The other, bigger 'oil spill': Your use of disposable plastic

If you thought the Gulf oil spill was bad enough, disposable plastic threatens our oceans on a massive scale. Refuse to use it.

As the world has watched the dreadful string of attempts to stanch the flow of oil from its source a mile down in the Gulf of Mexico, it's a good time to consider ways people can make a positive difference in the ocean.

That petroleum bubbling from the seabed is used to make plastic, and, at an alarming rate, that plastic returns to the ocean as pollution.

We've all been watching the BP cam of the broken oil well. But did you know that for quite some time, cameras have logged the swirling gyre in the ocean nicknamed the Pacific Garbage Patch? Did you know that the environmental devastation Atlantic Ocean is not new?

These ocean catastrophes did not begin with a fiery explosion. They began with a disposable cup, just like the cup you likely used at that weekend barbecue.

By one estimate, the ocean has already been corrupted by 200 billion pounds of plastic pollution. Other experts estimate that we are now dumping additional billions of pounds of plastic each year.

The number continues to grow, driven by our ever-increasing consumption of things like plastic toothbrushes, toys, and combs, and single-use items like plastic bags, bottles, and straws.

Whatever happened to that mantra "Reduce, Reuse, Recycle"? Today the recycling part of that has taken off somewhat. But is it too little, too late? A placebo, a myth?

We are simply using too much disposable plastic for the small percentage that gets recycled to even make a dent. And, unlike paper, glass, or stainless steel, most plastic can only be "down-cycled," or used for increasingly fewer purposes. All the recycling, like using a teaspoon to empty the ocean, simply can't stem the tide of plastic engulfing us.

Billions of pounds of plastic? That's like a few million cars dumped into the sea every year. Maybe we let it happen because the pounds accumulate not by one-ton car increments but by fractions of an ounce – a straw here, a plastic bag there, an empty shampoo bottle over there. When we're doing it one plastic bottle cap at a time, it's hard to realize that we are turning the ocean into a trash can.

Will an ocean cleanup be effective?

Certainly any effort to clean up our polluted seas is to be applauded, but we should also make sure the work is worth the effort.

In the Gulf of Mexico, the arguably toxic oil-dispersant sprays and containment strategies seem woefully insufficient when barrels of oil churn each day from the source below. Is an ocean cleanup an equally futile effort when we're replacing the garbage that's there more quickly than we could ever scoop it up?

So much of the garbage creating these shameful plastic gyres is single-use disposable plastic.

The most powerful thing people can do to clean up the oceans is to refuse to use "disposable" plastics in the first place. Let's add "Refuse" to the list of R's: Refuse-Reduce-Reuse-Recycle. Until we reduce our use of plastics wherever possible, real change will not happen. Recycling or cleanup projects alone won't cut it.

__Extracted material__.
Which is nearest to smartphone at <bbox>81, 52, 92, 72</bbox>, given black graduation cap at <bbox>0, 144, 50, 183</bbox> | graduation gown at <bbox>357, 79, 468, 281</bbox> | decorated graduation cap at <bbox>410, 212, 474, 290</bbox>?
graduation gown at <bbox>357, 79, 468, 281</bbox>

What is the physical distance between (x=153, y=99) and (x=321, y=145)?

* * *

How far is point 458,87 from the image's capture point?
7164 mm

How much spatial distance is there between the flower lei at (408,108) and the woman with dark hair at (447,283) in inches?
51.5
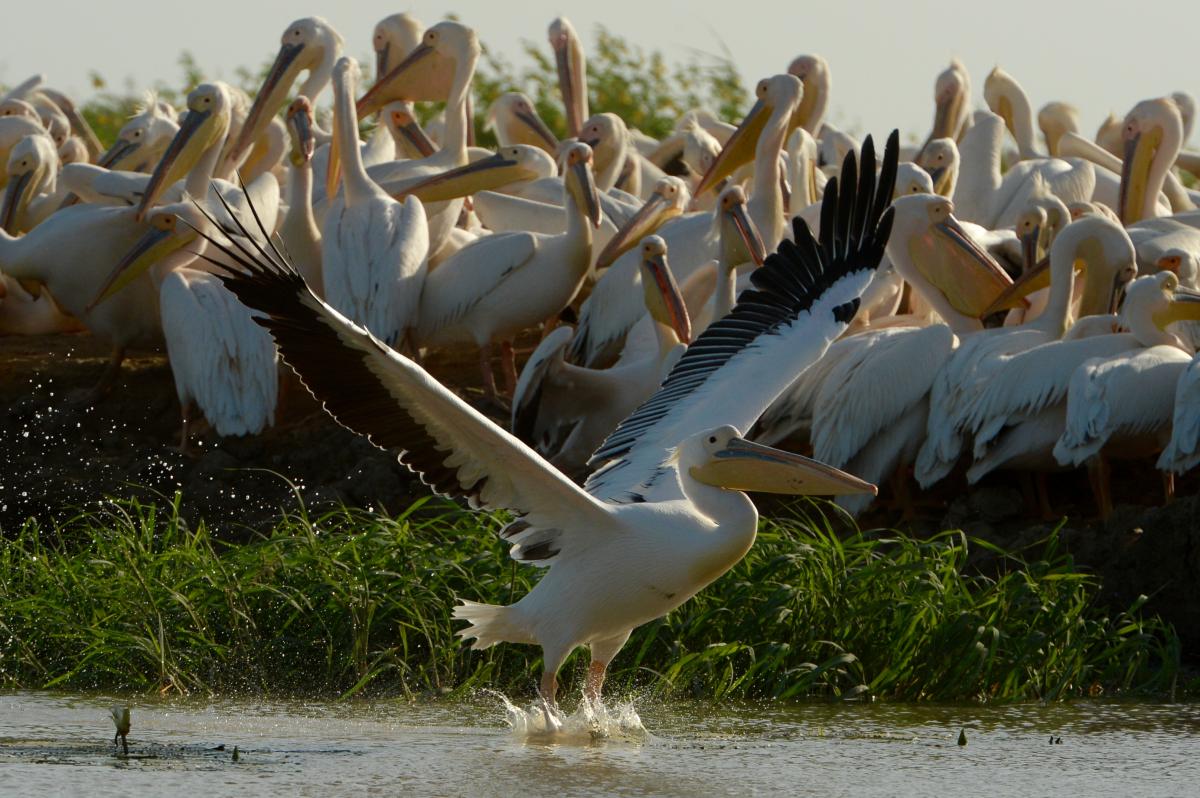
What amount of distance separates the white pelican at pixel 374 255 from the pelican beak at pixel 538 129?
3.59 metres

__Tasks to perform__.
1 > In the plastic pollution article, how many pounds of plastic pollution does one estimate say the ocean has already been corrupted by?
2 > Please transcribe the part of the plastic pollution article that opens with the words containing "By one estimate, the" and closes with "placebo, a myth?".
3 > Carry the plastic pollution article forward with the next part, starting after its final sentence.

__Responses to the tasks__.
1 > 200 billion pounds.

2 >
By one estimate, the ocean has already been corrupted by 200 billion pounds of plastic pollution. Other experts estimate that we are now dumping additional billions of pounds of plastic each year.

The number continues to grow, driven by our ever-increasing consumption of things like plastic toothbrushes, toys, and combs, and single-use items like plastic bags, bottles, and straws.

Whatever happened to that mantra "Reduce, Reuse, Recycle"? Today the recycling part of that has taken off somewhat. But is it too little, too late? A placebo, a myth?

3 >
So what does that mean?

Just say no to single-use plastic

It means that whenever you can, say no to using plastic that will end up in the garbage that same day. Daily life offers countless ways to start saying no – just start with one.

Once a day, refuse to use a plastic bag, a plastic bottle, straws, takeout containers, disposable cups, utensils, or unnecessary packaging. Start there. Phase out the single-use plastics in your life, reuse the ones you already have as much as you can, and then change your habits: Choose reusable products. Take all of your plastic containers to the nearest recycling center and don't replace them.

Then, begin choosing products sold in glass, metal, cardboard, and paper instead of plastic. These materials can be more effectively recycled or, when it's paper, biodegrade in water or landfills.

What about jobs in disposable plastic?

According to the American Chemistry Council (ACC), roughly 1 million people make a living off developing and manufacturing plastic. But reducing plastic pollution doesn't have to mean reducing jobs.

Members of the ACC who develop plastic should keep jobs by developing new, safe, biodegradable alternatives to plastic that do not leach toxins or contaminate the earth as they biodegrade. Plastic manufacturers should have a plan for end-of-life for each of their products and own up to their responsibilities.

Recycling or even reusing alone will not reduce the plastic waste on our planet if we continue to create more and more disposable plastic products every day. As the United States buckles down to months of Gulf oil spill cleanup, we must take advantage of that momentum to save the oceans.

Plastic pollution poses a massive threat to the health of our oceans. If we don't reduce dependence upon and production of single-use plastic alongside that cleanup and recycling, we are engaged in a somewhat Sisyphean task.

Life without plastic pollution is possible. Try it.

Daniella Russo is the executive director of Plastic Pollution Coalition, a nonprofit.